» **Text under study**:
- Opening Delimiter -
In an order entered on September 16, 2011, the District Court denied the motion for
injunctive relief, and adopted the Report and Recommendation as the Opinion of the
Court. The court agreed that the motion was moot, reasoning that an injunction directing
the individual defendants to do, or refrain from doing, something would be meaningless
now that Bracey is at SCI-Smithfield. The Department of Corrections itself was shielded
from suit by Eleventh Amendment immunity.
- Closing Delimiter -
» **Problem**:
Write out the court order passage starting at "In an order" and ending at "Eleventh Amendment immunity.", replacing "District Court" with "trial court".

» **Dataset content**:
- Opening Delimiter -
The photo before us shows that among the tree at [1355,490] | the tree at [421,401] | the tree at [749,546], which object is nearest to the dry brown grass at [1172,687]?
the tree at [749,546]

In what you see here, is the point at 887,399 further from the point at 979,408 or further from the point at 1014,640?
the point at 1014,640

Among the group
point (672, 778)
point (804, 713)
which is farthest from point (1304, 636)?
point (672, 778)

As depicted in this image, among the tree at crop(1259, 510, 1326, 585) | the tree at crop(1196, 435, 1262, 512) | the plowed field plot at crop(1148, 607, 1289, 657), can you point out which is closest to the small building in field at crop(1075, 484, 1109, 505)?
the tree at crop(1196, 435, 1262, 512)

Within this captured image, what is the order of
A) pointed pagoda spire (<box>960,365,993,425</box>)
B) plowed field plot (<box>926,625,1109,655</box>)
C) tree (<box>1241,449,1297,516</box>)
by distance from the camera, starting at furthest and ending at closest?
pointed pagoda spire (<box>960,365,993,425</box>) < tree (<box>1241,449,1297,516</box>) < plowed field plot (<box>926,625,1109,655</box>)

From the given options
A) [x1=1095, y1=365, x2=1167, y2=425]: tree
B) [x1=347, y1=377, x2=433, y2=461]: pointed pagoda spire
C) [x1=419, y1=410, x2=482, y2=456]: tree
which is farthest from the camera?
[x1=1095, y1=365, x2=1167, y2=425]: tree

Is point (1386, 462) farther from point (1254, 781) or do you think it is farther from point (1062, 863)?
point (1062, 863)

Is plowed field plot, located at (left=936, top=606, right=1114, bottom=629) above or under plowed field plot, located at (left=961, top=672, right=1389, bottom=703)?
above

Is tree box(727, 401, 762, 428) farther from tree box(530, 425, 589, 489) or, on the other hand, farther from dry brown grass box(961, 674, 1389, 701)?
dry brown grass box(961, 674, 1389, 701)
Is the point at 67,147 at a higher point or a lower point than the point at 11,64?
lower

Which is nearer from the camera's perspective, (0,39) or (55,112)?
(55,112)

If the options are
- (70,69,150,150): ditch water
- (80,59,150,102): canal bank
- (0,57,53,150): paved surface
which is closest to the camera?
- Closing Delimiter -
- Opening Delimiter -
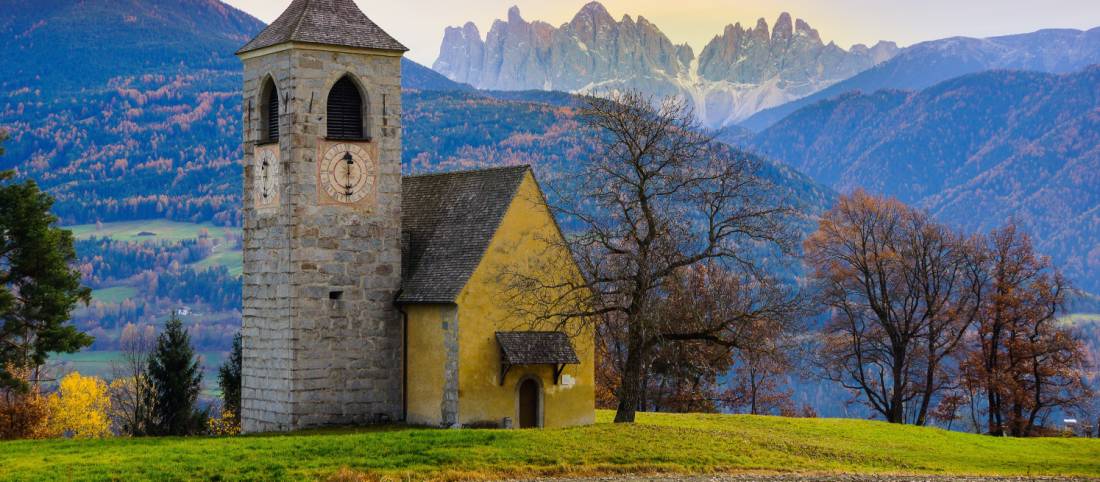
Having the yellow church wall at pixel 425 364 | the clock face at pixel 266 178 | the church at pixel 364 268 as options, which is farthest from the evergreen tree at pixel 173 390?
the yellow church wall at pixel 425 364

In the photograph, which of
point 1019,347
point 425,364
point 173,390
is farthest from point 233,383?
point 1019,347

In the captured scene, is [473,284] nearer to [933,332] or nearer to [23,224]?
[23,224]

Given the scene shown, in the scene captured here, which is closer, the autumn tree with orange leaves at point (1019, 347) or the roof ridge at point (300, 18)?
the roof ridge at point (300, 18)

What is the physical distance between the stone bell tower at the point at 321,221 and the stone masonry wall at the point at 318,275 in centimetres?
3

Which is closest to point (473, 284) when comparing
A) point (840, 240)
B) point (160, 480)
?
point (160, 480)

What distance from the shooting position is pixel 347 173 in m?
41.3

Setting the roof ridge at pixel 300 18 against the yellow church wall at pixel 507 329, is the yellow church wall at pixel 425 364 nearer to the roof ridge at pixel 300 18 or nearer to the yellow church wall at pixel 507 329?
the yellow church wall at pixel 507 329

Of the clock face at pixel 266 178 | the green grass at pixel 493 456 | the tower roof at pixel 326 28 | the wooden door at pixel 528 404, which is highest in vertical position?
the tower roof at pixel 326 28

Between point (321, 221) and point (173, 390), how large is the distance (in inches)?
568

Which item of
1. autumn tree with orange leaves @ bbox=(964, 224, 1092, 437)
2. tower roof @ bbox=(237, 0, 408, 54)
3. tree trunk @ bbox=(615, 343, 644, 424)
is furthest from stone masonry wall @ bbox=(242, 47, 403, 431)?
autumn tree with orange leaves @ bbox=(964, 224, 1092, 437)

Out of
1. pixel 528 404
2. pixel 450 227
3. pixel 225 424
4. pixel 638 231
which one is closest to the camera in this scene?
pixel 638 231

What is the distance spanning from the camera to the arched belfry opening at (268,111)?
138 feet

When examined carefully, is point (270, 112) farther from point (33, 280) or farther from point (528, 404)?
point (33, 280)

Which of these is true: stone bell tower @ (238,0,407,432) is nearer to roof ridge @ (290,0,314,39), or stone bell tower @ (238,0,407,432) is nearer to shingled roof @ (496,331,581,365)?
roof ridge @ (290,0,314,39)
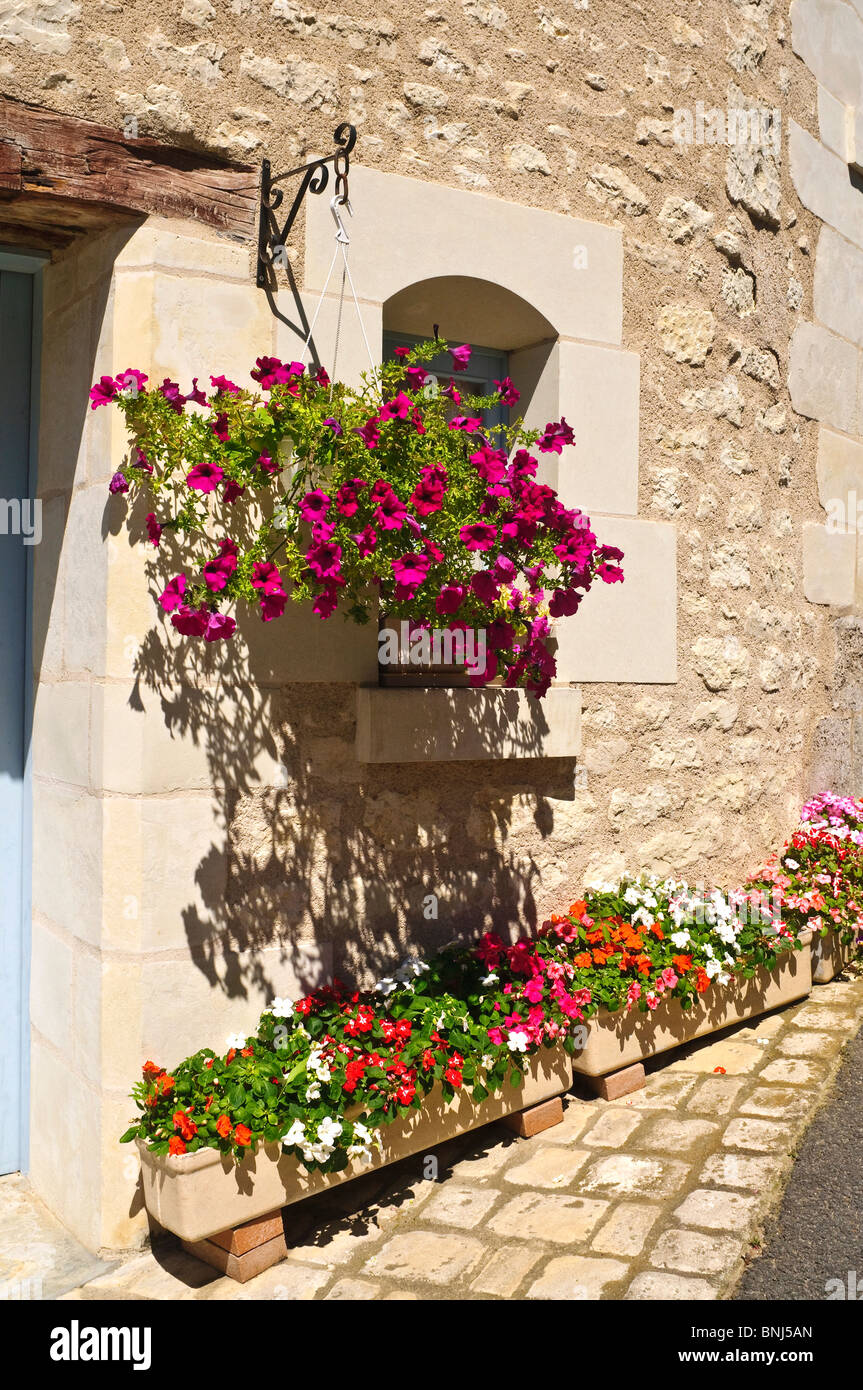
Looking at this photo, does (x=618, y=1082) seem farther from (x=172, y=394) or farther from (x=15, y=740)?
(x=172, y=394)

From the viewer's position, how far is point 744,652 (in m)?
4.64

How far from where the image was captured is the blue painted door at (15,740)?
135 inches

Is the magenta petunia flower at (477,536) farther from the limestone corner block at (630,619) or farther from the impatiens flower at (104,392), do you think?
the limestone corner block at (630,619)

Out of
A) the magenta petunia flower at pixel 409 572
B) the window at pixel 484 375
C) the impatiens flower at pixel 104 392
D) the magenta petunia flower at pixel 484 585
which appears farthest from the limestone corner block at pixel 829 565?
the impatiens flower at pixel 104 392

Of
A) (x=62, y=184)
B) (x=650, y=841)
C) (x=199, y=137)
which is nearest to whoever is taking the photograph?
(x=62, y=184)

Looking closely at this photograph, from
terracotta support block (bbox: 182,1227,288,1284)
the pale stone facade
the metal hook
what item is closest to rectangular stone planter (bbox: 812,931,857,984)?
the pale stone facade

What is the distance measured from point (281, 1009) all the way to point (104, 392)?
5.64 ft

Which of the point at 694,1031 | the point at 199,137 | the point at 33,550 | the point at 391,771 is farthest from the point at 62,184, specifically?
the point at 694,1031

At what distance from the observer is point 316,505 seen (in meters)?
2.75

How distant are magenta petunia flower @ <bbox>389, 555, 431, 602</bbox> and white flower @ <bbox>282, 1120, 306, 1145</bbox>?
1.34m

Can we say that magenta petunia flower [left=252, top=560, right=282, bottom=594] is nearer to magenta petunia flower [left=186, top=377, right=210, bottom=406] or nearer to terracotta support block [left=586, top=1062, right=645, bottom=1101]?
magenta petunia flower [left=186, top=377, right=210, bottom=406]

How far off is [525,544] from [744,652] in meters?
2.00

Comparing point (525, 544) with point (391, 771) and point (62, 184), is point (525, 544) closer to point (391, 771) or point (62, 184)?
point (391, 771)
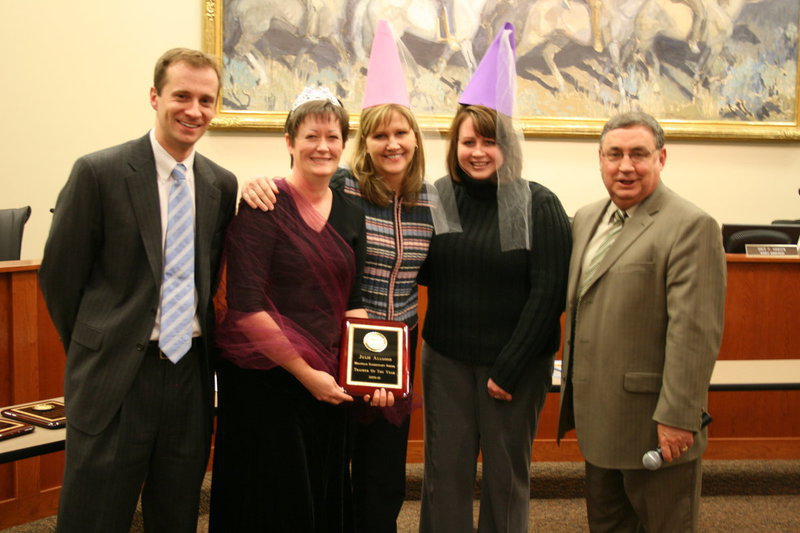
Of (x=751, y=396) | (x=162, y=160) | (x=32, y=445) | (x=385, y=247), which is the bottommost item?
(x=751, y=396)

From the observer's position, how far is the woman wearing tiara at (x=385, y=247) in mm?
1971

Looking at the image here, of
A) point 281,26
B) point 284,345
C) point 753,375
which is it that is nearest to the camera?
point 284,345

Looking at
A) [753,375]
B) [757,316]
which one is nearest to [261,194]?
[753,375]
- Closing Delimiter -
» **Response for this exercise**:
In an order entered on September 16, 2011, the trial court denied the motion for
injunctive relief, and adopted the Report and Recommendation as the Opinion of the
Court. The court agreed that the motion was moot, reasoning that an injunction directing
the individual defendants to do, or refrain from doing, something would be meaningless
now that Bracey is at SCI-Smithfield. The Department of Corrections itself was shielded
from suit by Eleventh Amendment immunity.